3 stars 0 forks source link

Type-Safe Generic Differencing of Mutually Recursive Families

Abstract

The UNIX diff tool -- which computes the differences between two files in terms of a set of copied lines -- is widely used in software version control. The fixed lines-of-code granularity, however, is sometimes too coarse and obscures simple changes, i.e., renaming a single parameter triggers the whole line to be seen as changed. This may lead to unnecessary conflicts when unrelated changes occur on the same line. Consequently, it is difficult to merge such changes automatically.

In this thesis we discuss two novel approaches to structural differencing, generically -- which work over a large class of datatypes. The first approach defines a type-indexed representation of patches and provides a clear merging algorithm, but it is computationally expensive to produce patches with this approach. The second approach addresses the efficiency problem by choosing an extensional representation for patches. This enables us to represent transformations involving insertions, deletions, duplication, contractions and permutations which are computable in linear time. With the added expressivity, however, comes added complexity.
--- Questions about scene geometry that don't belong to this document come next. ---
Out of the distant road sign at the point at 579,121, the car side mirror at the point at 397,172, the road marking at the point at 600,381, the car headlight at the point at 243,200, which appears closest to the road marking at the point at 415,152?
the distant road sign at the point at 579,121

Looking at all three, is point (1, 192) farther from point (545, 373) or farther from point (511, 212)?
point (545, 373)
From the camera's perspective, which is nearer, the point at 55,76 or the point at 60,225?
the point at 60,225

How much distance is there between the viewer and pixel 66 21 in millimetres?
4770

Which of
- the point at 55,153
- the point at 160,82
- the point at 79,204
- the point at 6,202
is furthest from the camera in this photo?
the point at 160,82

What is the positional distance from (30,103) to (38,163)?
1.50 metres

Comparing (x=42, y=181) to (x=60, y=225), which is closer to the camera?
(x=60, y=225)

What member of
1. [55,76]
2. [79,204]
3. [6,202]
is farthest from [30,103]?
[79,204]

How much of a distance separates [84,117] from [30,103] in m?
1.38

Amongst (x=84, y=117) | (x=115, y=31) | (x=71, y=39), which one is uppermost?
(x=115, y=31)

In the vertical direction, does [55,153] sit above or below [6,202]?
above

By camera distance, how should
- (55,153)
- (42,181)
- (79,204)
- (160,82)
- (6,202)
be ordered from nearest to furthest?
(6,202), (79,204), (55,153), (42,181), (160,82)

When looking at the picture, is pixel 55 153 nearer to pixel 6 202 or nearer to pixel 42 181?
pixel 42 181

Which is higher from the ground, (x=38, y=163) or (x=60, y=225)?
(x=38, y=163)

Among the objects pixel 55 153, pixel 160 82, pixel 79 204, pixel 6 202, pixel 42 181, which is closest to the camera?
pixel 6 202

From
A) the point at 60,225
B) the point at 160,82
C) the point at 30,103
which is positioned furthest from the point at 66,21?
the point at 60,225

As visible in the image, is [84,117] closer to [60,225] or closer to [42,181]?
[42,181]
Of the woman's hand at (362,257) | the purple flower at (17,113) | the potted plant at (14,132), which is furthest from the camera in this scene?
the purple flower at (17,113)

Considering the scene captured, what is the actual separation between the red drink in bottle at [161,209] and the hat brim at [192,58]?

Consequently, the merging algorithm is more intricate and the patches can be harder to reason about.

Both of our approaches can be instantiated to mutually recursive datatypes and, consequently, can be used to compare elements of most programming languages. Writing the software that does so, however, comes with additional challenges. To address this we have developed two new libraries for generic programming in Haskell.
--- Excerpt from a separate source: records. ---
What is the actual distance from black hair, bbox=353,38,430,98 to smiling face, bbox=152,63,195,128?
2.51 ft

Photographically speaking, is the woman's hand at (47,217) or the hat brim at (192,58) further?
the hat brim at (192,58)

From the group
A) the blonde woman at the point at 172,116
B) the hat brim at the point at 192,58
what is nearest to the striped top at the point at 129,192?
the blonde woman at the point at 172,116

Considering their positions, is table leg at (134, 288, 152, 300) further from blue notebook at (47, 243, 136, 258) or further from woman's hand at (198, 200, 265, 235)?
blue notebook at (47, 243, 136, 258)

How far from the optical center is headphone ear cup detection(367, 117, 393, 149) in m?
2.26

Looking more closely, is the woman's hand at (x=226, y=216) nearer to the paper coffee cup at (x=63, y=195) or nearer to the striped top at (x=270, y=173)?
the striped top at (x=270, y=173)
Finally, we empirically evaluate our algorithms by a number of experiments over real conflicts gathered from GitHub. Our evaluation reveals that at least 26% of the conflicts that developers face on an everyday basis could have been automatically merged. This suggests there is a benefit in using structural differencing tools as the basis for software version control.

Obtaining the PDF

You can find a pre-compiled pdf of my thesis, as of commit 498e76, in the UU digital library.

Compiling the PDF

If you want to compile one yourself, you might need to increase the memory limits of your latex distribution. To do that find your relevant config file; mine was in /usr/share/texmf/web2c/texmf.cnf then go to where it says something like: maim_memory = ... and increase those values. I have:

main_memory.xelatex   = 15000000
extra_mem_top.xelatex = 5000000
extra_mem_bot.xelatex = 5000000

After that, run sudo texhash and you should be good.